Investing and Saving

For the average person with some money to invest, a recession can be a golden opportunity. As the economy slows, prices of stocks fall across the board, even for companies not directly affected by the cause of the economic collapse. As a result, for those who can afford to do so, investing at this time can translate to getting bargain deals on various stocks.

The catch, of course, is that such investments are still a gamble, and the wise investor does not put up money that they cannot afford to lose. Perhaps that is the explanation for the survey released by RBC which I was reading about on the 680 News website. In the last year, the survey found an 8% drop in the number of Canadians saving or investing for retirement.

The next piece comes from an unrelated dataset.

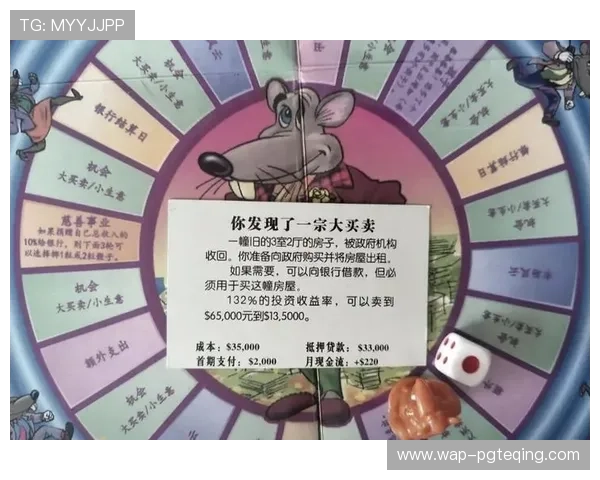 探索PG赌博游戏中的隐藏技巧与策略提升你的胜率实现财富自由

The article, which first appeared in the Canadian Press, suggested that this might be on account of high unemployment, resulting in less disposable income. However, I don’t believe that this can fully explain the observations.

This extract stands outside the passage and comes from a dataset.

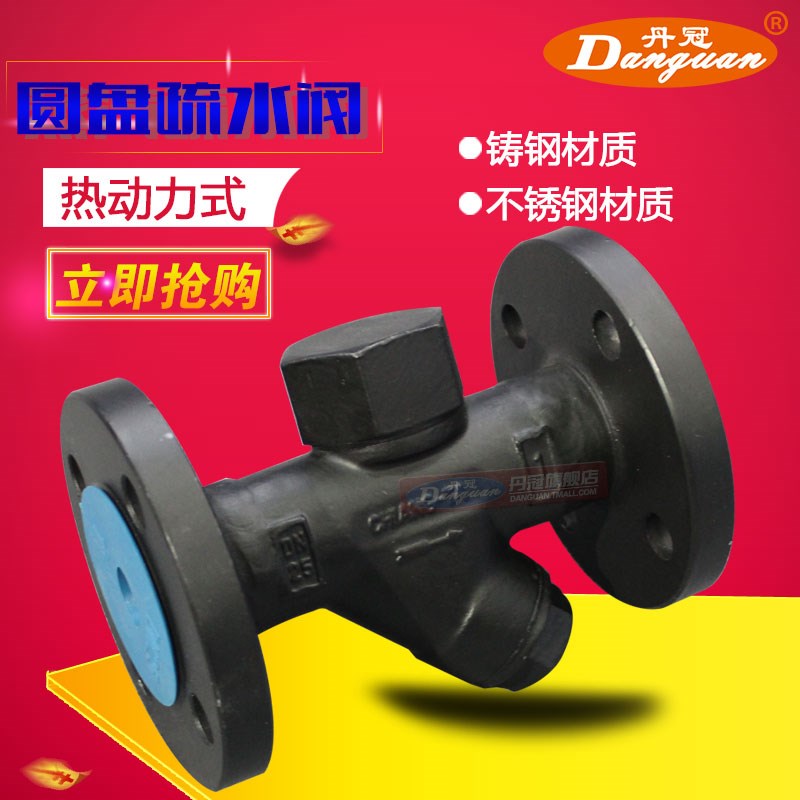 TD16F TD42F热动力圆盘式蒸汽疏水阀 可替代斯派莎克 DN15 20 25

Canadian Unemployment Rates

Canadian Unemployment Rates

First, in recent months, the unemployment rate has slowed its rise, and may be falling, albeit slowly. Looking at the history of unemployment rates, you will notice that 8.5% unemployment is not up from 0% or 1% – it’s up from 6% or so, which is a difference of 2.5% and can therefore not explain the 8% difference in the number of people saving. While I don’t mean to belittle the numbers, and acknowledge that a 2% change in the unemployment rate is significant, it is not the determining factor here.

In fact, with rising unemployment, you might expect to see an increase in savings, as people try to create a larger buffer for themselves in case they too join the ranks of the unemployed. While those who are not employed are unable to save, it would be assumed that those with a job would try to be more frugal in order to protect themselves.

I think the real issue in this case is not any concrete reason for lack of investment, but a general lack of knowledge, and fear of the unknown. Yes, the markets seem to be falling, and are therefore perceived as a high risk. However, if you’re saving for retirement, short term fluctuations in the market are almost irrelevant, as over the course of 10 or more years, the market has always gone up.

What seems to point this out to me, and to highlight this issue, is the fact that not only are fewer people investing, but they are also not saving. This indicates that there is consumer confidence, in that spending has not slowed, and in fact, may have gone up. However, with all this extra money that could be saved and isn’t, it indicates a lack of understanding of the long term effects of investments.